EXAMEN EN COMMISSION

Réunie le mercredi 15 mai 2024 sous la présidence de M. Claude Raynal, président, la commission a entendu une communication de M. Christian Bilhac, rapporteur spécial, sur la Cour nationale du droit d'asile (CNDA).

M. Christian Bilhac, rapporteur spécial. - « La juridiction du chaos du monde », c'est en ces termes que le président de la Cour nationale du droit d'asile (CNDA), Mathieu Herondart désigne cette juridiction.

La CNDA est une juridiction encore plutôt neuve puisqu'elle a été créée en 2007, mais elle est issue d'un héritage ancien en faisant suite à la Commission de recours des réfugiés, créée par un amendement parlementaire en 1952, dans le même temps que l'Office français de protection des réfugiés et apatrides (Ofpra). Elle occupe une place singulière dans le paysage juridictionnel français dans la mesure où il s'agit d'une juridiction administrative nationale chargée, en partie, d'appliquer les stipulations d'une convention internationale, à savoir la Convention de Genève de 1951 relative au statut des réfugiés. Sa place est aussi originale au niveau européen en ce qu'il n'existe que très peu de juridictions entièrement dédiées au contentieux de l'asile, si ce n'est en Irlande et au Danemark.

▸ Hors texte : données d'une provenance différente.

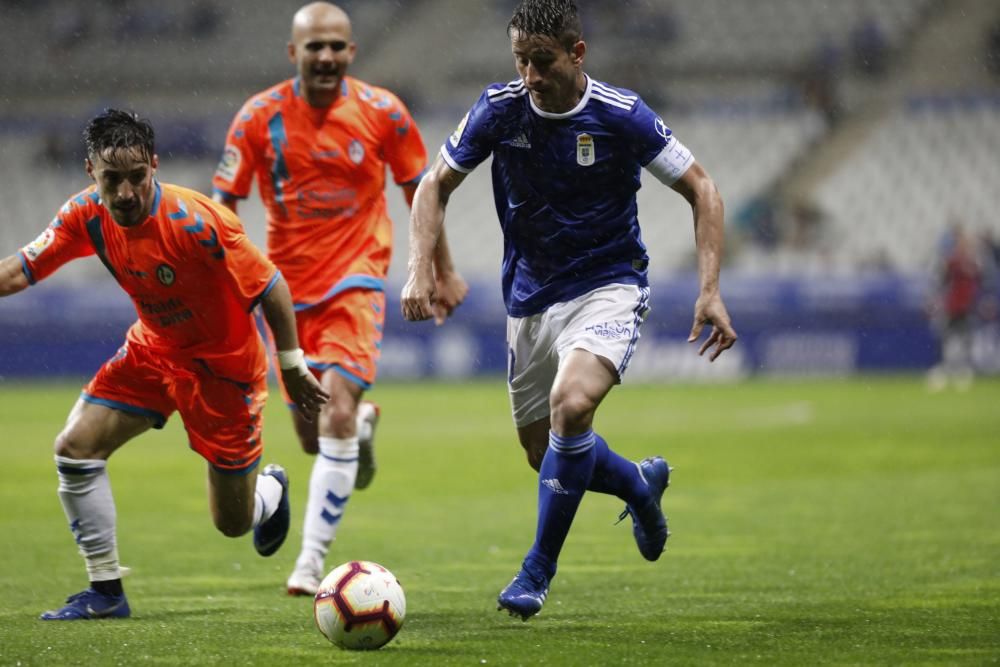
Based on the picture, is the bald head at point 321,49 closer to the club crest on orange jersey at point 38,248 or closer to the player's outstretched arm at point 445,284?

Des diverses auditions que j'ai menées au cours de ces derniers mois, je voudrais partager avec vous quelques brèves remarques. Tout d'abord, il s'agit d'une juridiction plutôt performante. Depuis 2021, la CNDA a été saisie chaque année de plus de 60 000 recours. Par comparaison, la Cour européenne des droits de l'homme (CEDH) a été saisie en 2022 de 45 000recours. La CNDA a aussi de fortes capacités de jugement puisqu'elle rend plus de 66 000 décisions par an depuis 2021, si bien que son taux de couverture est excédentaire, ce qui veut dire qu'elle juge plus d'affaires que le nombre de recours introduits sur l'année. Aussi, la Cour connaît un niveau historiquement bas de ses stocks d'affaires.

Les délais de jugement se sont quant à eux nettement améliorés : le délai moyen global constaté est actuellement de 6 mois et 3 jours pour 2023, alors qu'il est, par exemple, de l'ordre de 9 mois devant les tribunaux administratifs.

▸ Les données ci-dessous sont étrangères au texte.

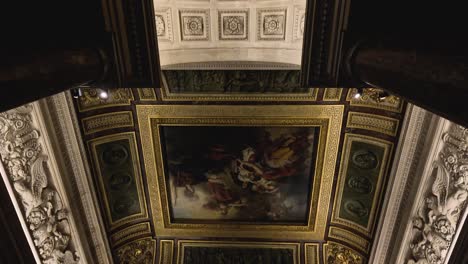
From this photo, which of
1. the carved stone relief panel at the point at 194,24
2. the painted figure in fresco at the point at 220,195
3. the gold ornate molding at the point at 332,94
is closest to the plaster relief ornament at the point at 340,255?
the painted figure in fresco at the point at 220,195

Bien sûr, la situation n'est pas parfaite. En effet, le délai de cinq semaines fixé par le législateur en 2015 pour les procédures accélérées est loin d'être atteint. Pour ma part, je doute qu'il soit réalisable dans les faits, à raison notamment des délais nécessaires au respect du caractère contradictoire de la procédure et au temps requis pour trouver des interprètes et des avocats.

Le délai de cinq mois pour les procédures normales est, quant à lui, quasiment respecté, à un mois près. Ce mois représente toutefois d'importantes masses budgétaires puisque, selon les informations transmises par la direction générale des étrangers en France (DGEF), le coût mensuel moyen de la prise en charge des demandeurs d'asile en attente d'une décision de la CNDA s'élève à 91 millions d'euros, hors dépenses de santé et de scolarisation d'enfants. Réduire les délais, c'est aussi améliorer les dépenses publiques. Il existe donc des marges de progression, mais je tenais toutefois à insister sur ces aspects positifs.

Ensuite, c'est une juridiction dont le budget « courant » a été maintenu au niveau de l'évolution du nombre de recours. Depuis 2010, tandis que le nombre de recours a été multiplié par 2,4, le budget l'a été par 2,8. La hausse du budget s'explique principalement par une augmentation des dépenses de personnel : sur la période 2018-2019, plus de 200 postes ont été créés à la CNDA, qui a ainsi capté la quasi-totalité des créations d'emplois du programme 165 auquel elle est rattachée.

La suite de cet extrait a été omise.